The odds of winning last night’s Powerball jackpot were one in 292.2 million. You were more likely to be killed by an asteroid (one in 700,000), be struck by lightning while drowning (one in 183 million), or give birth to quadruplets (one in 729,000).
Nonetheless, someone in Massachusetts bought the winning ticket. The annuity option totals $758.7 million, doled out in thirty payments over twenty-nine years. The cash option, which nearly all winners choose, would pay out $443.3 million.
If you’re like most of us, you’re imagining what you would do if you won the lottery. Here’s the ironic part: compared to most of the people who have ever lived, you already have.

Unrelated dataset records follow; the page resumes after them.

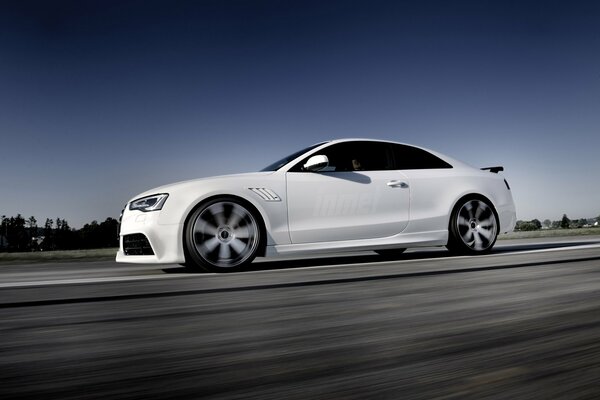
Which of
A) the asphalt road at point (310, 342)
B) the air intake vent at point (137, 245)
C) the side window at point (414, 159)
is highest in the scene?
the side window at point (414, 159)

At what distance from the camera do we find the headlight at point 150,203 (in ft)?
19.2

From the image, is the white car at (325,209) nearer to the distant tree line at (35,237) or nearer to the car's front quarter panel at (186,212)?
the car's front quarter panel at (186,212)

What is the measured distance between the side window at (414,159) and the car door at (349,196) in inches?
5.3

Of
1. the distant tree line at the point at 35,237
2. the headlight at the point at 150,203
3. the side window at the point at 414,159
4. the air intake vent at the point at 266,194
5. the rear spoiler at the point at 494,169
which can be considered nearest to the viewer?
the headlight at the point at 150,203

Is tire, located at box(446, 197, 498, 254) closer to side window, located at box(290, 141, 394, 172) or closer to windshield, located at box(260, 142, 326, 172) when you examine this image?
side window, located at box(290, 141, 394, 172)

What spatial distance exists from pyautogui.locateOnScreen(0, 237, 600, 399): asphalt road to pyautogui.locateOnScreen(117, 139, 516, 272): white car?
1990 mm

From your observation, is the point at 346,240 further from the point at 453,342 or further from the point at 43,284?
the point at 453,342

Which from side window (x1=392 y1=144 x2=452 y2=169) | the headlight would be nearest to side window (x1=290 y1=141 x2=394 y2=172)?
side window (x1=392 y1=144 x2=452 y2=169)

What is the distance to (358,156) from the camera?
7.01 meters

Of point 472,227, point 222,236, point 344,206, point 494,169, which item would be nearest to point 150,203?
point 222,236

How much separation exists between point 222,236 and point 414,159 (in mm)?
2916

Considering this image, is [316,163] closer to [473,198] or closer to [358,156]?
[358,156]

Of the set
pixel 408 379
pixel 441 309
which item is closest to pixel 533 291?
pixel 441 309

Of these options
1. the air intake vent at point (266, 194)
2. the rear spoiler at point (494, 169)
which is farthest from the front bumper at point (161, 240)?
the rear spoiler at point (494, 169)
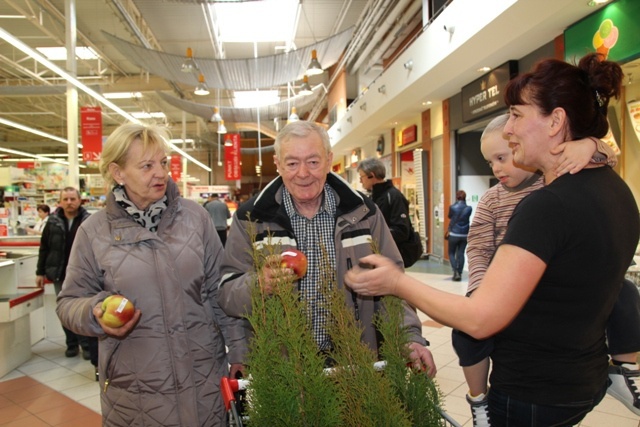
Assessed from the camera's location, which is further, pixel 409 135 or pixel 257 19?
pixel 409 135

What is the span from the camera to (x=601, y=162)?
1.18 m

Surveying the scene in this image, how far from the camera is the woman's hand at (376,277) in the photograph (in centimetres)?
108

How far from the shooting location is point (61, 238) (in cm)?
464

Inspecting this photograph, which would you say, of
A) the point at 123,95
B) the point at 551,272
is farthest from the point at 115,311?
the point at 123,95

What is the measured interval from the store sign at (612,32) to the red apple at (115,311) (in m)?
4.79

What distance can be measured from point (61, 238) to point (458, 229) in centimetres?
631

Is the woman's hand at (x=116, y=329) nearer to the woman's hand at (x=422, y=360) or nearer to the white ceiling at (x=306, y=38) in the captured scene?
the woman's hand at (x=422, y=360)

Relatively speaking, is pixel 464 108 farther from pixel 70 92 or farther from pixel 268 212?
pixel 268 212

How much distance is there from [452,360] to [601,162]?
12.1 feet

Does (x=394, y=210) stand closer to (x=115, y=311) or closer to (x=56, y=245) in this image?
(x=115, y=311)

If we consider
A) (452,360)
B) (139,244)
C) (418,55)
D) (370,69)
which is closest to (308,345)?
(139,244)

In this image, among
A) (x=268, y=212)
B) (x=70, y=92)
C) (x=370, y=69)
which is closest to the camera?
(x=268, y=212)

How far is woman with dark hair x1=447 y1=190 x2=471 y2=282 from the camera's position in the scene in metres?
8.05

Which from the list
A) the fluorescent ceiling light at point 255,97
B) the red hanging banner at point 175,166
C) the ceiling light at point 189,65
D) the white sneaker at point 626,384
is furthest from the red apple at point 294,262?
the red hanging banner at point 175,166
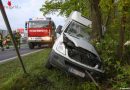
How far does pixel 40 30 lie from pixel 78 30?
826 inches

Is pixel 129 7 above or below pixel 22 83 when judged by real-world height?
above

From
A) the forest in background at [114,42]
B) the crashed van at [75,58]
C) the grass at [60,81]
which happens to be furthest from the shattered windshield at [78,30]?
the grass at [60,81]

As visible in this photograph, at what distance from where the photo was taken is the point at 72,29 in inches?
522

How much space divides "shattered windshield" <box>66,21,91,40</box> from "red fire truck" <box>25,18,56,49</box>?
20004 millimetres

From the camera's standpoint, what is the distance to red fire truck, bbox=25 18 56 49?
3388cm

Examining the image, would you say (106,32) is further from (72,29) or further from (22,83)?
(22,83)

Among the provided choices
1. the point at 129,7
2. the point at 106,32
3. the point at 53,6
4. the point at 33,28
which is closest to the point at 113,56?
the point at 129,7

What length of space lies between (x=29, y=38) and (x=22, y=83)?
2482cm

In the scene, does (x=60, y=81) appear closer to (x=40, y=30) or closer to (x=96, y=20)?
(x=96, y=20)

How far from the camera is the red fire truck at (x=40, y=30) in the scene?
3388 centimetres

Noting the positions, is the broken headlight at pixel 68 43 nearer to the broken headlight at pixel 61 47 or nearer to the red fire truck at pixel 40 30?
the broken headlight at pixel 61 47

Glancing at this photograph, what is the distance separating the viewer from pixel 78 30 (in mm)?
13398

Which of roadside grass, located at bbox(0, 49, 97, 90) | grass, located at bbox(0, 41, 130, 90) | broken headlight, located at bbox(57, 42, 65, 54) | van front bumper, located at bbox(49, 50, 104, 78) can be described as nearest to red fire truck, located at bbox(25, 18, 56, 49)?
grass, located at bbox(0, 41, 130, 90)

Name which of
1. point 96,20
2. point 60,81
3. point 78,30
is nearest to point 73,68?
point 60,81
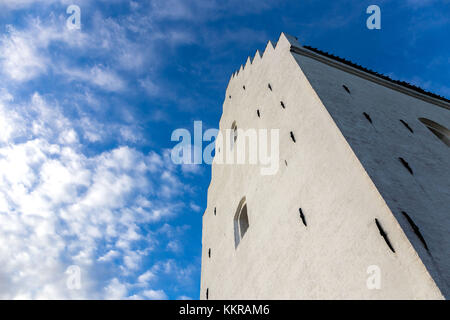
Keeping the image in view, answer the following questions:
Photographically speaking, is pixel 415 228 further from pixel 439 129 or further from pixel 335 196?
pixel 439 129

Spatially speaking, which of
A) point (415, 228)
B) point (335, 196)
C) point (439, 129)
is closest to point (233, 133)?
point (439, 129)

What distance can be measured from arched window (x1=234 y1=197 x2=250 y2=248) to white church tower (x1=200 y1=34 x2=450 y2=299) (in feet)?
0.10

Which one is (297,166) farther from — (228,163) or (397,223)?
(228,163)

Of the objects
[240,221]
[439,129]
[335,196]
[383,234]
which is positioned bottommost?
[383,234]

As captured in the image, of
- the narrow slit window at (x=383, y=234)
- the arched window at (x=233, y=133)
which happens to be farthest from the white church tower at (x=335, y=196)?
the arched window at (x=233, y=133)

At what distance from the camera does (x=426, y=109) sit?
9.48 metres

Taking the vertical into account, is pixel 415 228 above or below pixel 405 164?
below

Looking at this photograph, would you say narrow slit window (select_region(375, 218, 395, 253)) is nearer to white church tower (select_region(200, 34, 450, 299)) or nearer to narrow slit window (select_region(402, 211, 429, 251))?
white church tower (select_region(200, 34, 450, 299))

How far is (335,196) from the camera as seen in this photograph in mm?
4973

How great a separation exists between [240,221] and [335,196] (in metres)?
4.64

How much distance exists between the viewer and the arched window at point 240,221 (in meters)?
8.81

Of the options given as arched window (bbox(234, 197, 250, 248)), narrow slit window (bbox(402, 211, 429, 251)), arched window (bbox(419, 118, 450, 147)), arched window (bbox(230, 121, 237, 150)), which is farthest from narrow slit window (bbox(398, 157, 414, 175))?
arched window (bbox(230, 121, 237, 150))
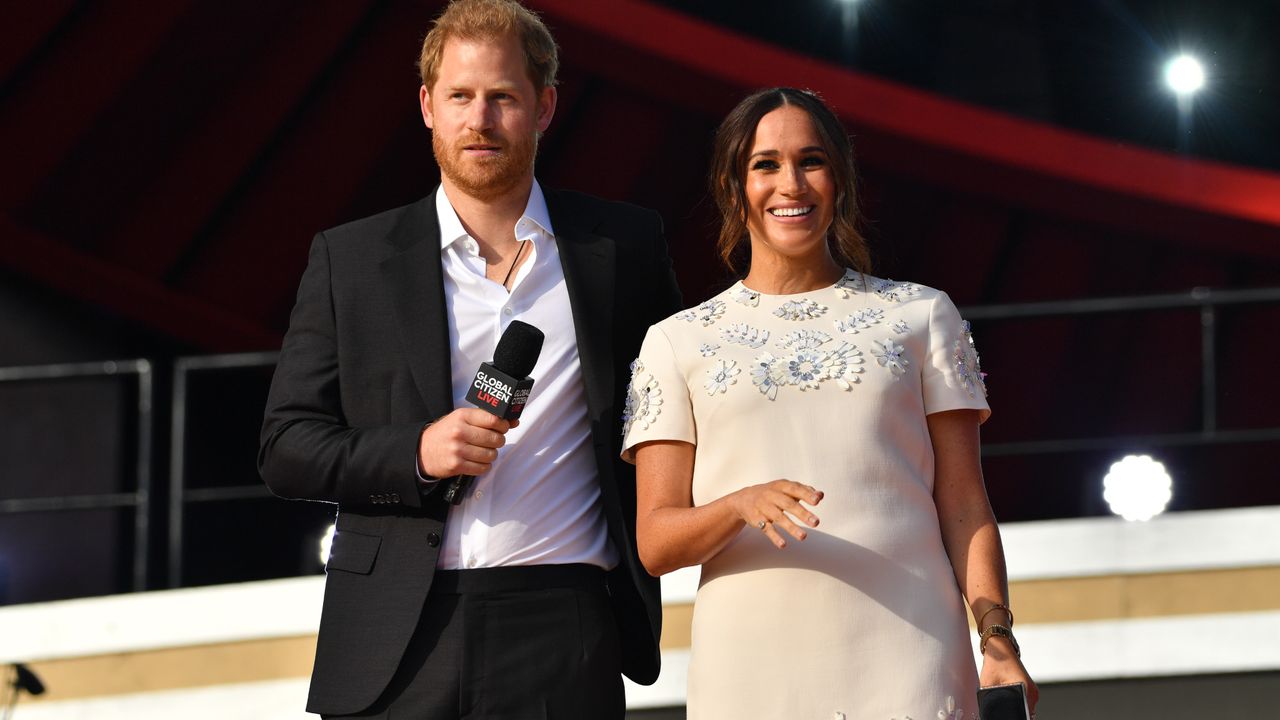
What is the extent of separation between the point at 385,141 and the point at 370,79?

You are living in the most prosperous time in human history. As Yuval Harari notes, GDP in America grew between 1950 and 2000 from $2 trillion to $12 trillion. Real per capita income has doubled. Has all this prosperity made us happier? Not at all. Studies show that our subjective well-being levels are the same as they were in the 1950s.
In Peru, Haiti, the Philippines, and Ghana—developing countries dealing with poverty and political instability—the suicide rate is half of prosperous countries such as Switzerland, France, Japan, and New Zealand. South Korea has seen an amazing rise in economic prosperity since 1985, but its suicide rate has quadrupled since then.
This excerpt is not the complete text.